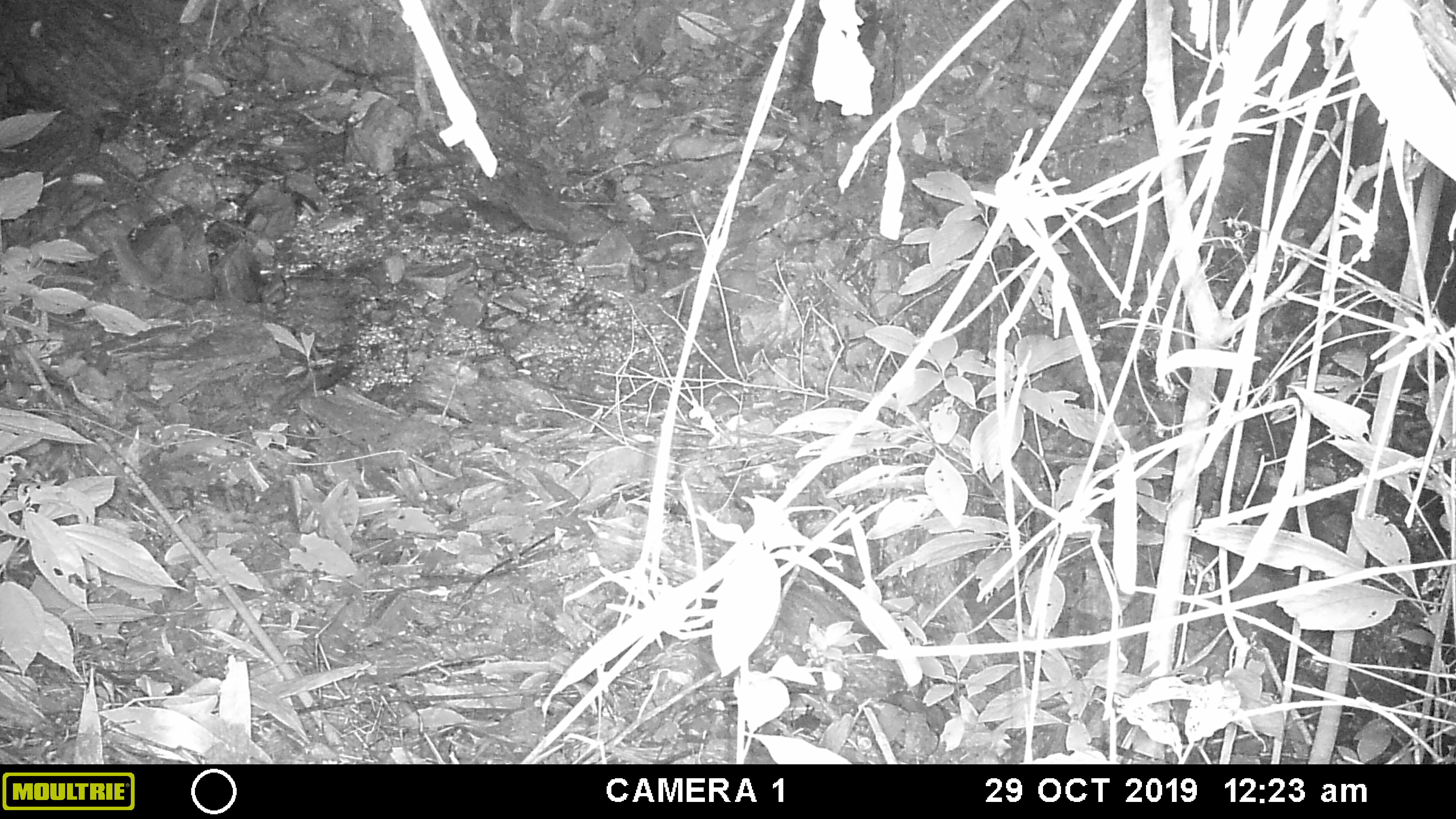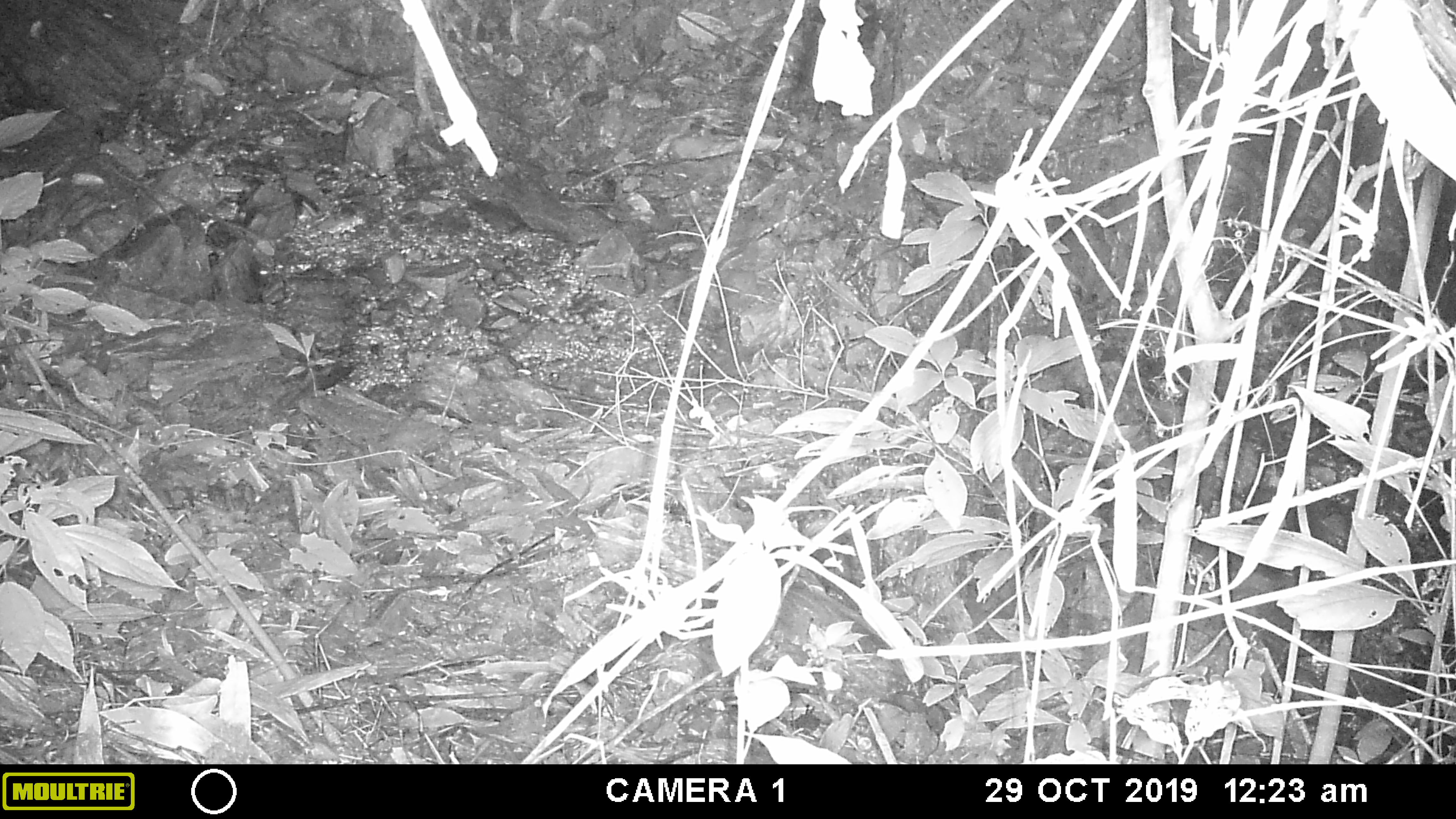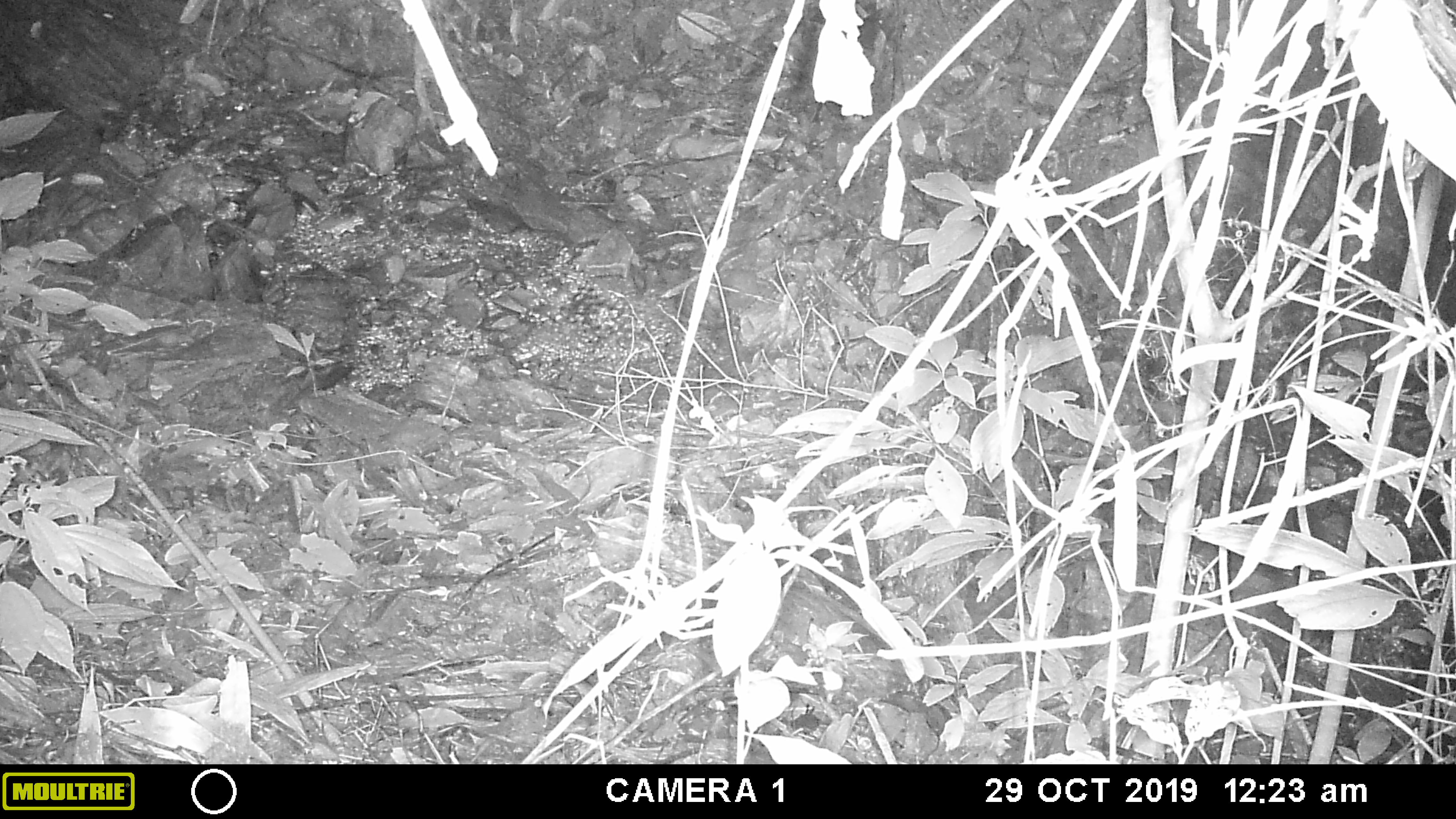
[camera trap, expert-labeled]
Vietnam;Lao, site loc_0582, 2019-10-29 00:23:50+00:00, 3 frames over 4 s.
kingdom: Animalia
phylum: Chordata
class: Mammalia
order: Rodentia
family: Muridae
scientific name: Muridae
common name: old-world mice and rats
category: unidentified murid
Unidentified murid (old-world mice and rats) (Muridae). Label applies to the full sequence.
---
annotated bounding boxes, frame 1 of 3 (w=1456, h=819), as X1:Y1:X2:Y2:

■ ■ ■ ■

* Problem to work on
The required output is each line above restated verbatim, with all images omitted.

* Written answer
[camera trap, expert-labeled]
Vietnam;Lao, site loc_0582, 2019-10-29 00:23:50+00:00, 3 frames over 4 s.
kingdom: Animalia
phylum: Chordata
class: Mammalia
order: Rodentia
family: Muridae
scientific name: Muridae
common name: old-world mice and rats
category: unidentified murid
Unidentified murid (old-world mice and rats) (Muridae). Label applies to the full sequence.
---
annotated bounding boxes, frame 1 of 3 (w=1456, h=819), as X1:Y1:X2:Y2:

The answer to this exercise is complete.